Charles Barkley has never been accused of having good jokes, but even for him this one was bad.

NBA: Playoffs-Cleveland Cavaliers at Atlanta Hawks Brett Davis-USA TODAY Sports

Trash talk. It’s a beloved pastime of sports fans everywhere. From fans to TV personalities and to the athletes themselves, trash talk is a fun and enjoyable part of basketball. And I’m sure that’s what Charles Barkley thought he was doing on Thursday night when he upheld his never-ending, reason-defying, one-man feud with the Golden State Warriors by calling their style of play “little girly basketball” and saying he’s biased against “girl basketball.”

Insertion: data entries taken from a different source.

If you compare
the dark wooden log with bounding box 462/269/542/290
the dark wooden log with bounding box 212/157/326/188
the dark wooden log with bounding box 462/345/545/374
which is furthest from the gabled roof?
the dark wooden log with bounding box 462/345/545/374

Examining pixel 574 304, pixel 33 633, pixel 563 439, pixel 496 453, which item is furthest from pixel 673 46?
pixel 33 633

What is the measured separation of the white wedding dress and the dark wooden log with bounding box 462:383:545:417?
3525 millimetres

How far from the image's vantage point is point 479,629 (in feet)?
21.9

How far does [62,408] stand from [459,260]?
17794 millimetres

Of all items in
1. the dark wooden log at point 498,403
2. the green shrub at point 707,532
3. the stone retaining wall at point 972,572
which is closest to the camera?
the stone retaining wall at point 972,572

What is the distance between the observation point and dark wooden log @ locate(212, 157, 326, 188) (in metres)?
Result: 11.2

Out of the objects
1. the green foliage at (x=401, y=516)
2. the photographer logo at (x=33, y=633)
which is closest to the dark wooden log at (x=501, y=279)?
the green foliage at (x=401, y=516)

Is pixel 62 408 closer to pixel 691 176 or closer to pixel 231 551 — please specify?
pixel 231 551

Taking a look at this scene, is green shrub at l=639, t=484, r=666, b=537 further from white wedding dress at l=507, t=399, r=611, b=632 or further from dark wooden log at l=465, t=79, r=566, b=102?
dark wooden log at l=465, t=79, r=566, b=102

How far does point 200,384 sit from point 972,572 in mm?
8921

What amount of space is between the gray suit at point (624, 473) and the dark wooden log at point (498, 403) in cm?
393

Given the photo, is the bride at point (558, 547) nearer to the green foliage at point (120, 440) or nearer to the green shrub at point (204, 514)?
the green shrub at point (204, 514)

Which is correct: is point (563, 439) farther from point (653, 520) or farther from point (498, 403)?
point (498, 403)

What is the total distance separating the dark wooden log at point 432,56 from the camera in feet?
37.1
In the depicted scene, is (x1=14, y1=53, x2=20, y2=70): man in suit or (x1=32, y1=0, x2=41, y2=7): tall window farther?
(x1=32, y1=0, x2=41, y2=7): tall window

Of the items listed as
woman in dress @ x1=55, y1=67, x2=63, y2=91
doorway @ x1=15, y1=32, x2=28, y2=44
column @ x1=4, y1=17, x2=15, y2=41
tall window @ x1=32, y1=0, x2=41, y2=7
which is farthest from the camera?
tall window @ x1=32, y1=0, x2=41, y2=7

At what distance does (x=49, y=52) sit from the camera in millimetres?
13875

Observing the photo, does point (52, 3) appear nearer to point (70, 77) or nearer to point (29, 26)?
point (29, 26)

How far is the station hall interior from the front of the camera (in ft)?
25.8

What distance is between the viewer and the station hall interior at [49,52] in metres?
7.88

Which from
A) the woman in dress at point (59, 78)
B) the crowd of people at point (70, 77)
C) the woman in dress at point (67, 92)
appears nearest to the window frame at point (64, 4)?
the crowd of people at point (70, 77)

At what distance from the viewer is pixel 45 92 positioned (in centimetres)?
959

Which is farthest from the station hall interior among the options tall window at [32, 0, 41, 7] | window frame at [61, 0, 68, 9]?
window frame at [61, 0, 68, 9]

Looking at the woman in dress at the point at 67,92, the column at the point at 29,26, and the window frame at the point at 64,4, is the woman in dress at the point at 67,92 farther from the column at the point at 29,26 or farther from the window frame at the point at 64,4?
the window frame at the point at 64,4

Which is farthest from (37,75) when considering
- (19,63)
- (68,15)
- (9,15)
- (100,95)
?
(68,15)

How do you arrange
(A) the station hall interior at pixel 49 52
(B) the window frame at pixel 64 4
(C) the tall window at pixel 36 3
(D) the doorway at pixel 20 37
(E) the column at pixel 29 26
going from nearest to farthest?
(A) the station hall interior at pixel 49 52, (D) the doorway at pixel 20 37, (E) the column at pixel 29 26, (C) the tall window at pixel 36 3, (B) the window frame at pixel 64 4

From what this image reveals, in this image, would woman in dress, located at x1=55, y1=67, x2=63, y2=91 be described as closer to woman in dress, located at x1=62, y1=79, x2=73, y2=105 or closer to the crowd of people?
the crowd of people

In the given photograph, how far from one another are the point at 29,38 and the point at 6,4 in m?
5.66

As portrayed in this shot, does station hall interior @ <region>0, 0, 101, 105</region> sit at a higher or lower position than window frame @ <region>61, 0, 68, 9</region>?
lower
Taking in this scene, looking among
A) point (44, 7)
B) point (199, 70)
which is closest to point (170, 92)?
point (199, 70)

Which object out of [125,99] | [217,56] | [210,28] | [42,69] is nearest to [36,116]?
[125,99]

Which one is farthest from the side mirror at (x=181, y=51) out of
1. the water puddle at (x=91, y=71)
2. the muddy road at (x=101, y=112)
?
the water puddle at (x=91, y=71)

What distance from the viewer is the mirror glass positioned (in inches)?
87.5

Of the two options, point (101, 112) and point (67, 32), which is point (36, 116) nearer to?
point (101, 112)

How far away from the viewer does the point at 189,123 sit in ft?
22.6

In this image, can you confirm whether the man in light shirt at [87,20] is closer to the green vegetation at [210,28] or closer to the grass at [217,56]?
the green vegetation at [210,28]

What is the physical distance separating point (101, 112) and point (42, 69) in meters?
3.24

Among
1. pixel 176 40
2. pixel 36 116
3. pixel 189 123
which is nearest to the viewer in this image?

Look, it’s not that he insulted the team I love. I can take insults. Give me your “3-1” jokes and your “Kobe’s better” takes all day long. They do not bother me. They make me laugh. That is the point of trash talk after all. To insult (however fairly or unfairly) each other’s teams and each other for rooting for said teams.

That said, calling something “girly” as a way of implying it is inferior or weak is not only lazy humor, it’s an insult to women, plain and simple. And guess what? Women are sports fans. We watch the sportsball too. I know, it’s shocking. I’ll give you a minute to adjust.

Rachel Nichols had a great take on it (aside from loving to hear Charles Barkley’s opinions on basketball, but that’s my personal, stated bias as a Warriors fan):

To use female terms, be they generally harmless words like “girly” or calling a male athlete a “bitch” for seemingly being weak or not good, you are implying that women are worth less than men, less important than men, less competent.

It was even more disheartening to see male Warriors fans react by tweeting videos of excellent Warriors plays and sarcastically saying “So girly” because that is completely missing the point.

That amounts to saying “LOL Charles Barkley, the Warriors aren’t girly, look how good they are!” Which is doing the same thing Barkley did, just in reverse. By implying the Warriors were girly, Barkley implied that they weren’t good or were weak. But by implying that the Warriors aren’t girly because they are actually good sends the exact same message to women.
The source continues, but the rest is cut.